▶ **Task to carry out**
Every line in the entries that holds "createElement" should be identified and copied.
[Opening Source data section]
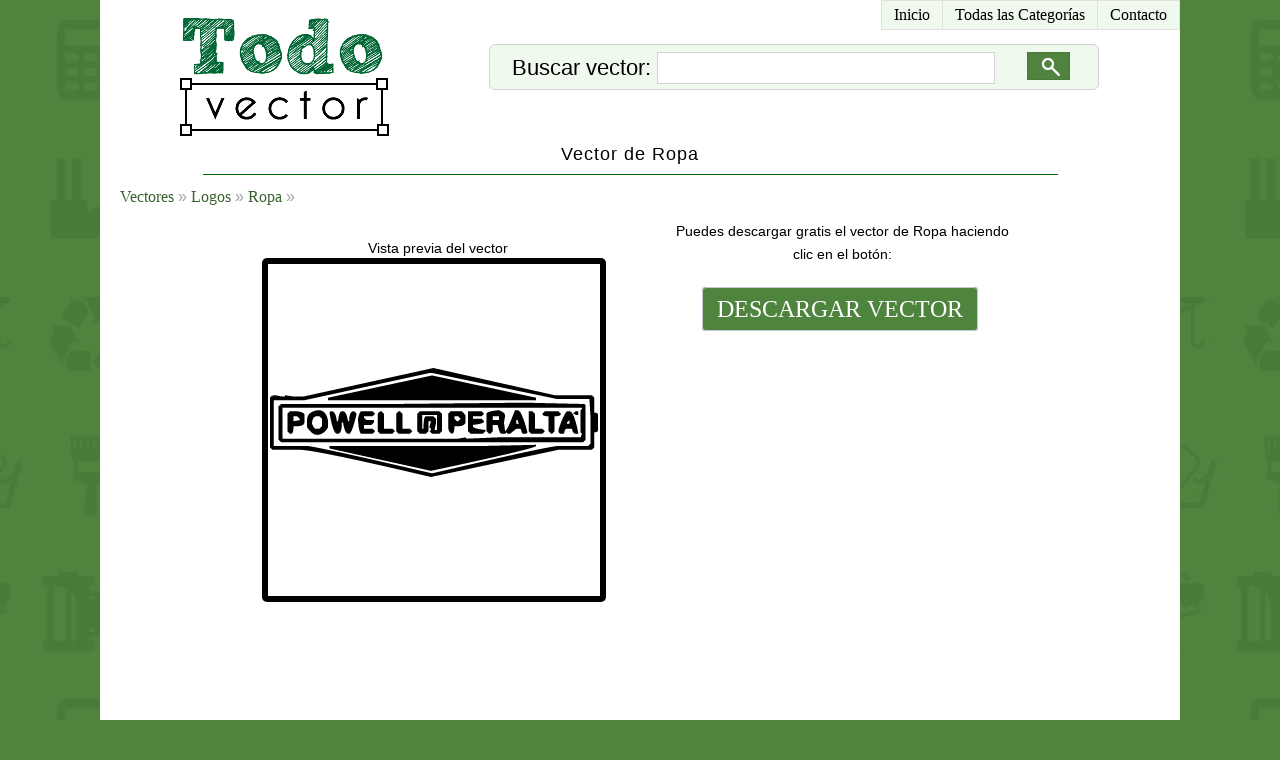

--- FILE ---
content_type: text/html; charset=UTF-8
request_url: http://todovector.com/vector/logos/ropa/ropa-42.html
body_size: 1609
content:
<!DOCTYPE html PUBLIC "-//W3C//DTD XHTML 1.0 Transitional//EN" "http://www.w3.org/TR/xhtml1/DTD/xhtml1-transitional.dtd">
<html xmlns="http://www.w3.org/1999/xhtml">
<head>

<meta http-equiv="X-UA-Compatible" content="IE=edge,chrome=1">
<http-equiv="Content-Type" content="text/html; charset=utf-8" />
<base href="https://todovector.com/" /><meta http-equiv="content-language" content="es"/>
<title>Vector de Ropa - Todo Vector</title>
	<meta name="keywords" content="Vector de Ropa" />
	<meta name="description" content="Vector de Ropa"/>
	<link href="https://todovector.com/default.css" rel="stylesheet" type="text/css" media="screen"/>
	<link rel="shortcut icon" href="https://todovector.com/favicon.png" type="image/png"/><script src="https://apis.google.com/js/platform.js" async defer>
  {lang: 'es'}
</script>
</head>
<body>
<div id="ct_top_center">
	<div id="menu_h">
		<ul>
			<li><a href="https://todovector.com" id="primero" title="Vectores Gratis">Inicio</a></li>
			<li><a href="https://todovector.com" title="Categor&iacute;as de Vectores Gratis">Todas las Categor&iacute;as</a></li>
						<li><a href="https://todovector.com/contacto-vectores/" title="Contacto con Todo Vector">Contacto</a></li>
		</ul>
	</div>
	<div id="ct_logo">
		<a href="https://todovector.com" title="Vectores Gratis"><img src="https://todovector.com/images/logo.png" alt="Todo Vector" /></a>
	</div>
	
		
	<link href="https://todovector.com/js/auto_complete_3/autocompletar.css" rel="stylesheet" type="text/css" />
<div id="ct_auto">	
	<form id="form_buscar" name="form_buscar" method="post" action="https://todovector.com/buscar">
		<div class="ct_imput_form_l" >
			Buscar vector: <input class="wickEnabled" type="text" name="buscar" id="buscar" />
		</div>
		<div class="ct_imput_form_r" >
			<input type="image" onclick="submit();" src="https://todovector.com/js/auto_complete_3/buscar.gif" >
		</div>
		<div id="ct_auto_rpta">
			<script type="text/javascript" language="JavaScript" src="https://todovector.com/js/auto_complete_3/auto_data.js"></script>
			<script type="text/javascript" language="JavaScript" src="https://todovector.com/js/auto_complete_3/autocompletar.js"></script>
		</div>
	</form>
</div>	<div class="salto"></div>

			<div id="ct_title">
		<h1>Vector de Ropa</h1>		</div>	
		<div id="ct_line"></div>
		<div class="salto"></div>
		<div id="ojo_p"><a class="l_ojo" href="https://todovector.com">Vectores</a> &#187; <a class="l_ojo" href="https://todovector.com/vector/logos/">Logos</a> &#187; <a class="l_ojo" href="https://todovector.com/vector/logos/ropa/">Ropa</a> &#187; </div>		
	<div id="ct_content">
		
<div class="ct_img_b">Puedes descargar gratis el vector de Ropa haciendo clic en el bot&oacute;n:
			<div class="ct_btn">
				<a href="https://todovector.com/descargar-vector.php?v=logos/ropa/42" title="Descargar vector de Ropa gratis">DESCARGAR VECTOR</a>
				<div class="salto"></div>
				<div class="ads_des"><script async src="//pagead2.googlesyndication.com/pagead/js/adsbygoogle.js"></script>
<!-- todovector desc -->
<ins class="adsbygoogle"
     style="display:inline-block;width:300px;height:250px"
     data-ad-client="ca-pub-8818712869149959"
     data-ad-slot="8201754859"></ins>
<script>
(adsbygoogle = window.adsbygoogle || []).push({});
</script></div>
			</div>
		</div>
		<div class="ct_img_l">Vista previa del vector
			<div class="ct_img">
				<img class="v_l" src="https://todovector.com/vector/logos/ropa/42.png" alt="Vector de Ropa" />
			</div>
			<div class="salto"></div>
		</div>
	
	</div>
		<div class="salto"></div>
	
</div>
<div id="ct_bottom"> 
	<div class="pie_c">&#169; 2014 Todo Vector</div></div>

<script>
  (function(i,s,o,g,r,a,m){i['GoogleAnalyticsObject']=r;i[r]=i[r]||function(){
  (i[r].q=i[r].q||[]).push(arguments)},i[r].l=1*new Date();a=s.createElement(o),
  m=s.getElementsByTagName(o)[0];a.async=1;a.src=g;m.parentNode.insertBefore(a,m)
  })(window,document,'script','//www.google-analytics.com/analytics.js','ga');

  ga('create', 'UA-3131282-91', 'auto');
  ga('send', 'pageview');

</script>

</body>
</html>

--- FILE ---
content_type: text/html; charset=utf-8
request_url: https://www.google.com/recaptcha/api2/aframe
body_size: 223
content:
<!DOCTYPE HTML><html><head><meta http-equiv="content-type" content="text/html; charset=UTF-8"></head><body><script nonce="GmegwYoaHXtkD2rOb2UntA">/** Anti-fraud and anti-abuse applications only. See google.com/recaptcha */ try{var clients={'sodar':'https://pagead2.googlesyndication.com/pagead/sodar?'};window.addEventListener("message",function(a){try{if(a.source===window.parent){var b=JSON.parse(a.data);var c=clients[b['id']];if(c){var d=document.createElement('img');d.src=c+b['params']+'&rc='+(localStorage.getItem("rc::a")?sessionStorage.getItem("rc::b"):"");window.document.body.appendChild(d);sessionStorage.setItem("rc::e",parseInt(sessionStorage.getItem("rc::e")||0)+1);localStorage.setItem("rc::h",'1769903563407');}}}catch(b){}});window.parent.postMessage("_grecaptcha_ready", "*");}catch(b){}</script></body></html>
[Closing Source data section]
▶ **Task result**
  (i[r].q=i[r].q||[]).push(arguments)},i[r].l=1*new Date();a=s.createElement(o),
<!DOCTYPE HTML><html><head><meta http-equiv="content-type" content="text/html; charset=UTF-8"></head><body><script nonce="GmegwYoaHXtkD2rOb2UntA">/** Anti-fraud and anti-abuse applications only. See google.com/recaptcha */ try{var clients={'sodar':'https://pagead2.googlesyndication.com/pagead/sodar?'};window.addEventListener("message",function(a){try{if(a.source===window.parent){var b=JSON.parse(a.data);var c=clients[b['id']];if(c){var d=document.createElement('img');d.src=c+b['params']+'&rc='+(localStorage.getItem("rc::a")?sessionStorage.getItem("rc::b"):"");window.document.body.appendChild(d);sessionStorage.setItem("rc::e",parseInt(sessionStorage.getItem("rc::e")||0)+1);localStorage.setItem("rc::h",'1769903563407');}}}catch(b){}});window.parent.postMessage("_grecaptcha_ready", "*");}catch(b){}</script></body></html>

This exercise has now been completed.